*EXERCISE A:* In the abstract on stroke care resources, extract the passage from "Original Article" to "hospital bed availability.".
*EXERCISE B:*
Answer from the abstract on stroke care resources:
(i) What 1-year period was the SMARTT system queried for?
(ii) How many acute care hospitals were included in the analysis?
(iii) On average, how many general ICU beds were available statewide each day?

(TEXT SECTION Opens)

Original Article

Availability of Hospital Resources and Specialty Services for Stroke Care in North Carolina

Authors: Mehul D. Patel, PhD, Gilson Honvoh, MSPH, Antonio R. Fernandez, PhD, Rhonda Cadena, MD, Emma R. Kelly, BSPH, Philip McDaniel, MA, Jane H. Brice, MD, MPH


Objectives: Effective regionalization of acute stroke care requires assessment and coordination of limited hospital resources. We described the availability of stroke-specific hospital resources (neurology specialty physicians and neuro-intensive care unit [neuro-ICU] bed capacity) for North Carolina overall and by region and population density. We also assessed daily trends in hospital bed availability.

Methods: This statewide descriptive study was conducted with data from the State Medical Asset Resource Tracking Tool (SMARTT), a Web-based system used by North Carolina to track available medical resources within the state. The SMARTT system was queried for stroke-specific physician and bed resources at each North Carolina hospital during a 1-year period (June 2015–May 2016), including daily availability of neuro-ICU beds. We compared hospital resources by geographic region and population density (metropolitan, urban, and rural).

Results: Data from 108 acute care hospitals located in 75 of 100 counties in North Carolina were included in the analysis. Fifty-seven percent of hospitals had no neurology specialty physicians. Western and eastern North Carolina had the lowest prevalence of these physicians. Most hospitals (88%) had general ICUs, whereas only 17 hospitals (16%) had neuro-ICUs. Neuro-ICUs were concentrated in metropolitan areas and in central North Carolina. On average, there were 276 general ICU and 27 neuro-ICU beds available statewide each day. Daily neuro-ICU bed availability was lowest in eastern and southeastern regions and during the week compared with weekends.

Conclusions: In North Carolina, stroke-specific hospital subspecialists and resources are not distributed evenly across the state. Daily bed availability, particularly in neuro-ICUs, is lacking in rural areas and noncentral regions and appears to decrease on weekdays. Regionalization of stroke care needs to consider the geographic distribution and daily variability of hospital resources.

(TEXT SECTION Closes)
(INPUT DATA Opens)

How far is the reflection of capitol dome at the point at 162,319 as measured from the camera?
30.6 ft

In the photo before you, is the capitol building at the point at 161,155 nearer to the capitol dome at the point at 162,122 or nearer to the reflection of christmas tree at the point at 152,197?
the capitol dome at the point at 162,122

(INPUT DATA Closes)

*RESULT A:*
Original Article

Availability of Hospital Resources and Specialty Services for Stroke Care in North Carolina

Authors: Mehul D. Patel, PhD, Gilson Honvoh, MSPH, Antonio R. Fernandez, PhD, Rhonda Cadena, MD, Emma R. Kelly, BSPH, Philip McDaniel, MA, Jane H. Brice, MD, MPH


Objectives: Effective regionalization of acute stroke care requires assessment and coordination of limited hospital resources. We described the availability of stroke-specific hospital resources (neurology specialty physicians and neuro-intensive care unit [neuro-ICU] bed capacity) for North Carolina overall and by region and population density. We also assessed daily trends in hospital bed availability.

*RESULT B:*
(i) June 2015–May 2016
(ii) 108
(iii) 276